In this project we use a dataset of wine reviews to predict review points from numerical, categorical and textual predictors.
The data is from Kaggle Datasets, and covers 150k wine reviews along with some attributes of the wines. It can be found here. (A (free) Kaggle login is required to access it directly from kaggle.com). The data was originally scraped from WineEnthusiast.
The dataset contains the following columns:
Points: the number of points the wine received in its review, on a scale of 1-100. However, only wines with >= 80 points were published in the dataset. We plan to transform this feature and check out logit, probit, BoxCox and log transforms. This will be our response variable.
Description: a description of the wine’s taste, smell, look, feel, etc. We plan to use LDA topic modeling to convert the text description into a small vector of numerical predictors. We plan to generate a “sentiment” numeric predictor using a sentiment classifier. This is an additive predictor.
Price: the cost for a bottle of the wine. We will transform this using log or inverse or a power of the inverse (TBD by CV), or any combination of these.
Variety: the type of grapes used
Country: the country that the wine is from
This is a particularly interesting problem for several reasons:
Feature Engineering
### Add 'continentTopFive' feature
wine = data.frame(wine, continentTopFive = getContinent_withTop5(wine$country))
#levels(wine$continentTopFive)
ggplot(wine, aes(x=log(price), y=points)) +
geom_point(aes(col = continentTopFive)) +stat_summary(fun.data=mean_cl_normal) +
stat_smooth(aes(colour=continentTopFive),method="lm",se = FALSE) +
scale_colour_manual(values = c("red","green", "blue", "orange", "dodger blue", "violet", "dark green")) + ggtitle("Points versus Log(price), by ContinentTopFive") + theme(plot.title = element_text(hjust = 0.5)) + labs(x="log(price)",y="points")
### Perform LDA and sentiment analysis on the description
corpus = tm::Corpus(tm::VectorSource(as.character(wine$description)))
## transform corpus: remove white space and punctuation, transform to lower case, remove stop words, stem.
corpus = tm::tm_map(corpus, stripWhitespace)

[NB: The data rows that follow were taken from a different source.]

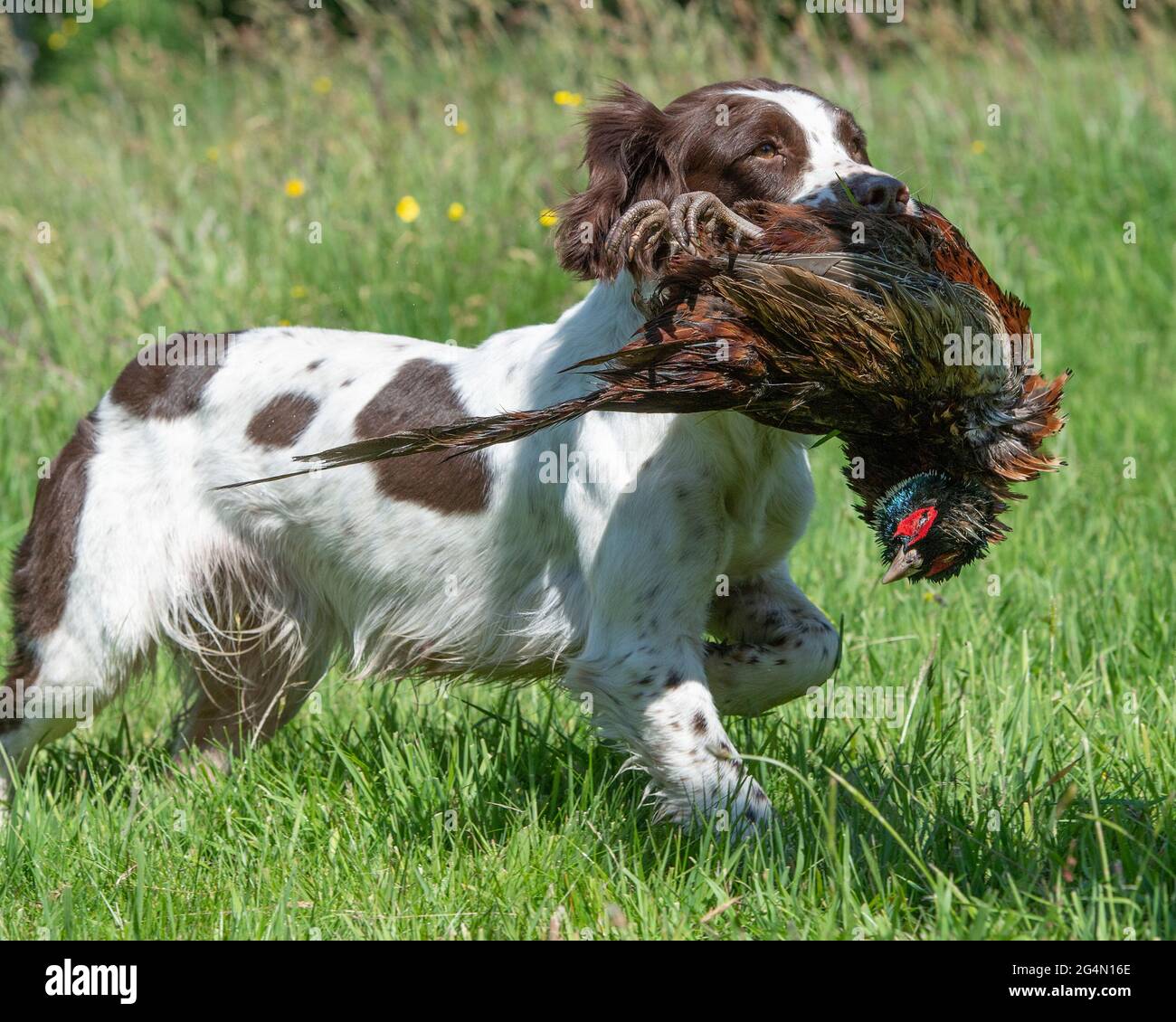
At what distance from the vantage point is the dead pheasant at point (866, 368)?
2.30m

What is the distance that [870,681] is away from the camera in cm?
358

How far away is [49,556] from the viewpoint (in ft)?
11.1

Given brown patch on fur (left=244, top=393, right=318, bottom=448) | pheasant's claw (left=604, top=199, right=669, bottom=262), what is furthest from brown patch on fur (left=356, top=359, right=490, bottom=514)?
pheasant's claw (left=604, top=199, right=669, bottom=262)

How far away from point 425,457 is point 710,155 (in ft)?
2.95

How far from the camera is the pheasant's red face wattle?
2416 millimetres

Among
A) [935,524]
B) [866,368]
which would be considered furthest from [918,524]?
[866,368]

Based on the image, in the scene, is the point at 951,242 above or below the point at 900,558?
above

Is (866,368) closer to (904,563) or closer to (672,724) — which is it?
(904,563)

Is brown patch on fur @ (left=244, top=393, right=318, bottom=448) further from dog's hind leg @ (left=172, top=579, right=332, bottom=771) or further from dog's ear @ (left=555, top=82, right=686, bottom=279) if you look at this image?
dog's ear @ (left=555, top=82, right=686, bottom=279)

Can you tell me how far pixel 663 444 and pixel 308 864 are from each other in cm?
104

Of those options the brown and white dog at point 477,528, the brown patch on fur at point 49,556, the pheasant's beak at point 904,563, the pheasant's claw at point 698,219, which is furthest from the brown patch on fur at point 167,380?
the pheasant's beak at point 904,563

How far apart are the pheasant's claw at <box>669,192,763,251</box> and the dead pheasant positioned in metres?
0.02
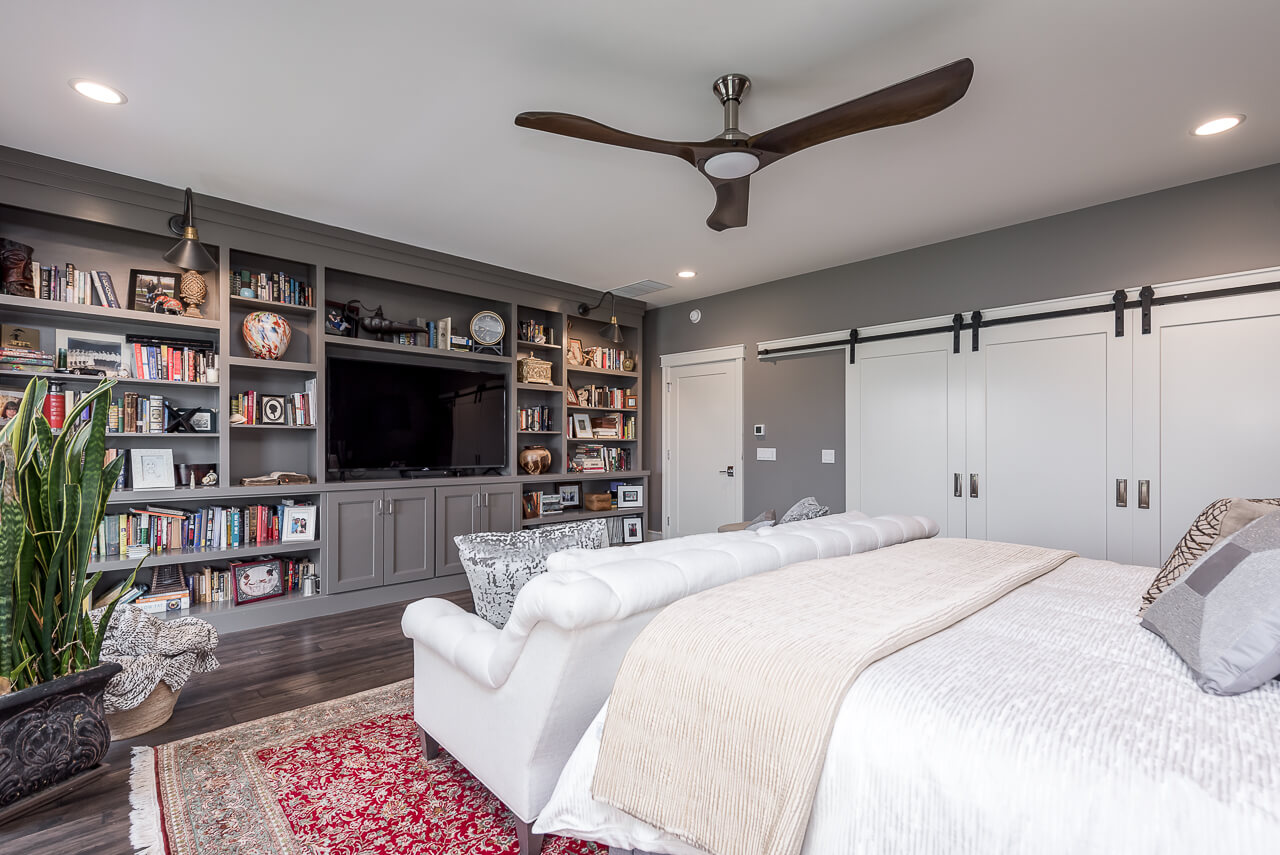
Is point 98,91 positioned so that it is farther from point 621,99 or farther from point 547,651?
point 547,651

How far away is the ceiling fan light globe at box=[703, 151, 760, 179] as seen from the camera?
7.49 ft

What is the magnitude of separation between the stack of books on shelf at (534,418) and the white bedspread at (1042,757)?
4196 millimetres

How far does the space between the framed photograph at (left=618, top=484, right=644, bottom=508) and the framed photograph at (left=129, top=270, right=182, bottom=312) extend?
3.68 metres

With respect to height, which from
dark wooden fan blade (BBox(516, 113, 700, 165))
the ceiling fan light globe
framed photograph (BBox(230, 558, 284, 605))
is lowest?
framed photograph (BBox(230, 558, 284, 605))

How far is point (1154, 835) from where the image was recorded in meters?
0.78

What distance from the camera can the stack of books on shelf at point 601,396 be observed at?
575cm

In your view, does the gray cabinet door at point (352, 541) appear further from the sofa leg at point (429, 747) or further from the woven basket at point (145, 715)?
the sofa leg at point (429, 747)

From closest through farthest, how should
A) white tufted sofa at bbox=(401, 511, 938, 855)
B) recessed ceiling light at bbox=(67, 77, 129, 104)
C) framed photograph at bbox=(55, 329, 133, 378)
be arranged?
1. white tufted sofa at bbox=(401, 511, 938, 855)
2. recessed ceiling light at bbox=(67, 77, 129, 104)
3. framed photograph at bbox=(55, 329, 133, 378)

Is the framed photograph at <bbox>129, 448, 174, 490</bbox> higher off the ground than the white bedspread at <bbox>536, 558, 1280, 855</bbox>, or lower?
higher

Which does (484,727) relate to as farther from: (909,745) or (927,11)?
(927,11)

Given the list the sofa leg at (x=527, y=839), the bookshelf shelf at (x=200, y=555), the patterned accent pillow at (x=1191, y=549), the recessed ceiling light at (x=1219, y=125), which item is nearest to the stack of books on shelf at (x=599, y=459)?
the bookshelf shelf at (x=200, y=555)

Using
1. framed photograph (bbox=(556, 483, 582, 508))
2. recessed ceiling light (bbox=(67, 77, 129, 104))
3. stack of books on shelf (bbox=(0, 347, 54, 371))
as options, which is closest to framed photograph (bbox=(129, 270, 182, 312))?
stack of books on shelf (bbox=(0, 347, 54, 371))

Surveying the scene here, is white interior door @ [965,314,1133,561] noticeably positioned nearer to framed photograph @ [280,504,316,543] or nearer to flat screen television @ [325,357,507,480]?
flat screen television @ [325,357,507,480]

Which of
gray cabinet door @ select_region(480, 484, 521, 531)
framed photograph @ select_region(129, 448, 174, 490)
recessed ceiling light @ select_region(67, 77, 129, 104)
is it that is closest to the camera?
recessed ceiling light @ select_region(67, 77, 129, 104)
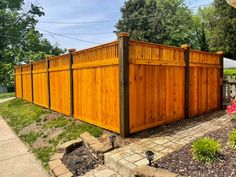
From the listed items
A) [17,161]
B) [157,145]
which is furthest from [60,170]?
[157,145]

corpus = tm::tm_map(corpus, removePunctuation)
corpus = tm::tm_map(corpus, content_transformer(tolower))
corpus = tm::tm_map(corpus, removeWords, stopwords("english"))
# corpus = tm_map(corpus, removeWords, c("wine"))
corpus = tm::tm_map(corpus, stemDocument)
## create DocumentTerm matrix for LDA
corpus_dtm = DocumentTermMatrix(corpus)
NUM_TOPICS = 2
corpus_lda = topicmodels::LDA(corpus_dtm, k = NUM_TOPICS, control = list(seed = 1234))
corpus_documents = tidy(corpus_lda, matrix = "gamma")
SENTIMENT_ENGINE = "bing"
## Derive sentiment score
corpus_sentiments <- tidy(corpus_dtm) %>%
inner_join(get_sentiments(SENTIMENT_ENGINE), by = c(term = "word")) %>%
count(document, sentiment, wt = count) %>%
ungroup() %>%
spread(sentiment, n, fill = 0) %>%
mutate(sentiment = positive - negative) %>%
arrange(sentiment)
## introduce new predictors
wine = data.frame(wine, topic1 = corpus_documents$gamma[1:nrow(wine)], document = rownames(wine))
wine = merge(wine, corpus_sentiments[,c(1,4)], by = "document")
wine = wine[complete.cases(wine[, c("points","price", "continentTopFive", "topic1", "sentiment")]), c("points","price", "continentTopFive", "topic1", "sentiment")]
names(wine)
## [1] "points" "price" "continentTopFive"
## [4] "topic1" "sentiment"
Training and Test Set Generation
We shuffled our data, then created an 80% training, 20% test split for later use in cross validation. We did 10 fold cross validation of every model.
## REMOVE TEST SET = 20% of data.
#Randomly shuffle the data
wine = wine[sample(nrow(wine)),]
# Sample 80% to training, 20% to test set.
smp_size = floor(0.80 * nrow(wine))
train_ind = sample(seq_len(nrow(wine)), size = smp_size)
wine_train = wine[train_ind, ]
wine_test = wine[-train_ind, ]
# unit test the partitioning
nrow(wine) == nrow(wine_test) + nrow(wine_train)
Model Selection
Model #1
mod = lm(log(points-79.999) ~ log(price)*continentTopFive*sentiment*topic1 + I(log(price)^2) + I(log(price)^3), data=wine_train)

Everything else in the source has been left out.